_PROBLEM TO SOLVE_
Retype the records from the line with "What total distance" to the line with "0.68 meters", keeping every character as it appears.
:: INPUT ::
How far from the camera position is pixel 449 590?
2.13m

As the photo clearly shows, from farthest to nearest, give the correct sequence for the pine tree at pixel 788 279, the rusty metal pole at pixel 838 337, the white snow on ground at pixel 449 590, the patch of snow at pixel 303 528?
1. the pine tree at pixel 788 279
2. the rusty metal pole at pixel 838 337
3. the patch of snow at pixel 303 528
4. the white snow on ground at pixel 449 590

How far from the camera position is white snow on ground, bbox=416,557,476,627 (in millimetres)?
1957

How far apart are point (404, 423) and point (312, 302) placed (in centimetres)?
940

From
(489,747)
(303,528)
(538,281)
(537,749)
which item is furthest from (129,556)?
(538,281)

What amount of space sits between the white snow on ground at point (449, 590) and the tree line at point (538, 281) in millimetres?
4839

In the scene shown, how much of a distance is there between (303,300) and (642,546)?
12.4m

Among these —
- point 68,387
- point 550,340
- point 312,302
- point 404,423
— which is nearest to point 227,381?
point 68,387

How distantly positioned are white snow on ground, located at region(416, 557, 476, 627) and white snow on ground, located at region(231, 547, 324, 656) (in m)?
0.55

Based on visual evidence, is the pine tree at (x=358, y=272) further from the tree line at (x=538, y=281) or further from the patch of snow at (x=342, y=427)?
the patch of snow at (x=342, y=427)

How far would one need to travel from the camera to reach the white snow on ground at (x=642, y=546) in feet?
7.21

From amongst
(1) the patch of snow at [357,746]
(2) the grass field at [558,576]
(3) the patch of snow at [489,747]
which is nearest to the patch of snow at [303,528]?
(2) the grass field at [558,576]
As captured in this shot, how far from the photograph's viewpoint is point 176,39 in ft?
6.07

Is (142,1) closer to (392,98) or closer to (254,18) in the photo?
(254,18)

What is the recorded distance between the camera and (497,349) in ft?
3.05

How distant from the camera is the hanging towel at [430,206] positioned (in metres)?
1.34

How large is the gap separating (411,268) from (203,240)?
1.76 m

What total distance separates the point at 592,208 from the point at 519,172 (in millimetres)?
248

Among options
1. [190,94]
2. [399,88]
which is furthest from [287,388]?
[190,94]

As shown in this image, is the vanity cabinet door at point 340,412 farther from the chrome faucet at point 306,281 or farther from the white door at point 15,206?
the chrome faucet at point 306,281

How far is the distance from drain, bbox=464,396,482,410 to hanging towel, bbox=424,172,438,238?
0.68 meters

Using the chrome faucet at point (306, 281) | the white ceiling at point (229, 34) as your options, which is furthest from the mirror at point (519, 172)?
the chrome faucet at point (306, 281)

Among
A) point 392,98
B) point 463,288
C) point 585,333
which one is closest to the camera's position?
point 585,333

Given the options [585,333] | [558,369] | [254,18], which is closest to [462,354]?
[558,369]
:::
_FULL OUTPUT_
What total distance separates the point at 592,208 from the point at 519,172 (in millimetres)?
248

Among options
1. [190,94]
2. [399,88]
which is furthest from [287,388]?
[190,94]

As shown in this image, is the vanity cabinet door at point 340,412 farther from the chrome faucet at point 306,281 or farther from the white door at point 15,206?
the chrome faucet at point 306,281

How far is the distance from drain, bbox=464,396,482,410 to hanging towel, bbox=424,172,438,238?
0.68 meters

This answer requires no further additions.